Find and copy each line of the listing below that has the word "States" in it.

━━━ Source information

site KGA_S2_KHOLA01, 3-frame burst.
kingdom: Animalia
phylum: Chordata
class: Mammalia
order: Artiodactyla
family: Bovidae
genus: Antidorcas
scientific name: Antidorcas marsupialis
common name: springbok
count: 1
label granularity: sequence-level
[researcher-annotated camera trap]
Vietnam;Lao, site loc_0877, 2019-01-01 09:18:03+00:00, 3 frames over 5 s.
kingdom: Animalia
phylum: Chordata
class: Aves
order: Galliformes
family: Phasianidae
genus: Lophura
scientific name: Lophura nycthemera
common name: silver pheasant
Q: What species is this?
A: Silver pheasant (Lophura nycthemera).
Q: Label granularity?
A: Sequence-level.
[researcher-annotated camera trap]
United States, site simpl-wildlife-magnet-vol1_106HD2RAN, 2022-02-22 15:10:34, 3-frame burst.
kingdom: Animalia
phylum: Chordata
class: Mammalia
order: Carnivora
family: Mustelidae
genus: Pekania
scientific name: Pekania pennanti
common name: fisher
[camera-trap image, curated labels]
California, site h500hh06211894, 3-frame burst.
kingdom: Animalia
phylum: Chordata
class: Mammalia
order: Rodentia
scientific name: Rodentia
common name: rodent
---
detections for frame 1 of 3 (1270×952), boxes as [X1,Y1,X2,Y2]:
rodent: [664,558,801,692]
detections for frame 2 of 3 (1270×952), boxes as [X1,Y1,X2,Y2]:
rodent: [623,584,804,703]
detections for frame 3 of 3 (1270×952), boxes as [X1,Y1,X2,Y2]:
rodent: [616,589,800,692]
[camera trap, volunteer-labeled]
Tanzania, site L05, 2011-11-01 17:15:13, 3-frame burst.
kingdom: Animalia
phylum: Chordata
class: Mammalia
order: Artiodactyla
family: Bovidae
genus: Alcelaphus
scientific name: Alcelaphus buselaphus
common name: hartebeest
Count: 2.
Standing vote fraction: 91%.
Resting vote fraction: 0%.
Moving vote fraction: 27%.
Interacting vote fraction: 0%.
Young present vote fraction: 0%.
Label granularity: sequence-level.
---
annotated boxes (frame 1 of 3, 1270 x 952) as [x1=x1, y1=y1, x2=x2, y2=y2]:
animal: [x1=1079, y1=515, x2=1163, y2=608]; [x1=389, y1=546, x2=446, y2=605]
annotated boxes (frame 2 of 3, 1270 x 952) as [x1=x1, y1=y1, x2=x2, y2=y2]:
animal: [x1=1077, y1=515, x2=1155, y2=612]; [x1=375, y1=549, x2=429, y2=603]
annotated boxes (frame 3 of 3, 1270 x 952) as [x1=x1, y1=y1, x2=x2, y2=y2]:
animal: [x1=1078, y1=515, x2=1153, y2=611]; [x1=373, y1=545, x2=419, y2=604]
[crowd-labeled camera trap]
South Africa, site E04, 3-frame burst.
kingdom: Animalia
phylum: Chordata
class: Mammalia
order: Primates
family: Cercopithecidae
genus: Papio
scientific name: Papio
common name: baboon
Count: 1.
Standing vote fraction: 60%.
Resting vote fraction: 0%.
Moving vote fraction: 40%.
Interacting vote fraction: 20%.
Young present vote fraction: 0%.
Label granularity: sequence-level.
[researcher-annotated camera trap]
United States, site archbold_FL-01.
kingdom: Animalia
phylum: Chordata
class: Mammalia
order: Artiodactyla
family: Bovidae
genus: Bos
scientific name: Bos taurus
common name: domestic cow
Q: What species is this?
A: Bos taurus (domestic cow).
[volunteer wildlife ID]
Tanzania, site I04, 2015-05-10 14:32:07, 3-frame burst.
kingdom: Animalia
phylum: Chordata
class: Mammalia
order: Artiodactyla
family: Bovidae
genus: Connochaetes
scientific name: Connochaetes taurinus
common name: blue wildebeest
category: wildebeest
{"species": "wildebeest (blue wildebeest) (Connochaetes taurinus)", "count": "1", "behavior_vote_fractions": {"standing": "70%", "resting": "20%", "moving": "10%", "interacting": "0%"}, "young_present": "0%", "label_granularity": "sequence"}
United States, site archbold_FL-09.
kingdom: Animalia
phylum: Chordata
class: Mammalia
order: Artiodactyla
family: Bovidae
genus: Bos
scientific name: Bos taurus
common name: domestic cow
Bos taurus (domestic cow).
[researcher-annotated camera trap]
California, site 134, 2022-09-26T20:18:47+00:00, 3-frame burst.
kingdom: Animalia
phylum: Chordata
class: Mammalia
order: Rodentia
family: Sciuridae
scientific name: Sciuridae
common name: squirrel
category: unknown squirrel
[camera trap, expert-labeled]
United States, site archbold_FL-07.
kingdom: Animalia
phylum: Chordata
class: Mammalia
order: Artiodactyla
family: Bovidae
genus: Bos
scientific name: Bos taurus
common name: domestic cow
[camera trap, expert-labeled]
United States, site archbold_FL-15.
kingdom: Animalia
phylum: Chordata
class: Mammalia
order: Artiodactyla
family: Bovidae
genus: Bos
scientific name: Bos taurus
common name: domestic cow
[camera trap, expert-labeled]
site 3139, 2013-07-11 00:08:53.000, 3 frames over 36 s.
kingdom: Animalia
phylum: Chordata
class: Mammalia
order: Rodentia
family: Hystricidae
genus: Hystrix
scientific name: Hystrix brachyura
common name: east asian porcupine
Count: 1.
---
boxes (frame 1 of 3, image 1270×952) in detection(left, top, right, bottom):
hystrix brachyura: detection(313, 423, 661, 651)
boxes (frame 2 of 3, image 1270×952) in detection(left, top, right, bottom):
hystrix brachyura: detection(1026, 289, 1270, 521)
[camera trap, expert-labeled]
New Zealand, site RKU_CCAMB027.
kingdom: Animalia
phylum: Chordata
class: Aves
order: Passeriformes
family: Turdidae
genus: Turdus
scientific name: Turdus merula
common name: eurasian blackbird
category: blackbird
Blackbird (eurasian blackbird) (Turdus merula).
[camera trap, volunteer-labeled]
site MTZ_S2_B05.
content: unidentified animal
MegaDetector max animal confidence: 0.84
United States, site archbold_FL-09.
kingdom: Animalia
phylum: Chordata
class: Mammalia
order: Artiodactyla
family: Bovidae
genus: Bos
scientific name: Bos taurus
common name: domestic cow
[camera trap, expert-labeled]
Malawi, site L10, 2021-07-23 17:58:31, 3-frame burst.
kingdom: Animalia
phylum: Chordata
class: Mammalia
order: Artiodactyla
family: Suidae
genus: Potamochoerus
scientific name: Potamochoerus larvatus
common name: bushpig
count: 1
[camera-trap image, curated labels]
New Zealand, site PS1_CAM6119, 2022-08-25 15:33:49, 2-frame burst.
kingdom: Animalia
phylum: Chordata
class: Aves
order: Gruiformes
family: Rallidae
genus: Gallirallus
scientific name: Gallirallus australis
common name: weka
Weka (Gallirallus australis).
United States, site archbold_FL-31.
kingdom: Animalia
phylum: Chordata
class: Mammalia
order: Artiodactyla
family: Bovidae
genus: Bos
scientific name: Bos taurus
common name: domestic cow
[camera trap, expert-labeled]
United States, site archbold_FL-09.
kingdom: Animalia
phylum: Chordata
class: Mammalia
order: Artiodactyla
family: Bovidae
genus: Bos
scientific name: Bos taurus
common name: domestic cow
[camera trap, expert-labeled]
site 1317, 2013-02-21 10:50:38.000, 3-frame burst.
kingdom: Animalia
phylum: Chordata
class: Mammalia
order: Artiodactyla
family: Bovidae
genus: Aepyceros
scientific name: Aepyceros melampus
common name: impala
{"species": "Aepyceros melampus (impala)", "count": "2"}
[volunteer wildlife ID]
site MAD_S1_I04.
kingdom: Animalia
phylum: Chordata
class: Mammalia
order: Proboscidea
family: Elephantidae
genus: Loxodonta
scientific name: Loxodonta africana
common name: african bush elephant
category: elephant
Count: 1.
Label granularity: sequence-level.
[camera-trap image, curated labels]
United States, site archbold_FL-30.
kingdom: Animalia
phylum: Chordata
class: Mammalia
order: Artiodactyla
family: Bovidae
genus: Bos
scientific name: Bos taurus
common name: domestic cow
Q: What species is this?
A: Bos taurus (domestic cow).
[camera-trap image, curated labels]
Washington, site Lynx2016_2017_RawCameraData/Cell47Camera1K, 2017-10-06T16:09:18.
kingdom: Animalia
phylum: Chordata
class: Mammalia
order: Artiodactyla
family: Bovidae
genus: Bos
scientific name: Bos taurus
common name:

━━━━━━

The completed task
United States, site simpl-wildlife-magnet-vol1_106HD2RAN, 2022-02-22 15:10:34, 3-frame burst.
United States, site archbold_FL-01.
United States, site archbold_FL-09.
United States, site archbold_FL-07.
United States, site archbold_FL-15.
United States, site archbold_FL-09.
United States, site archbold_FL-31.
United States, site archbold_FL-09.
United States, site archbold_FL-30.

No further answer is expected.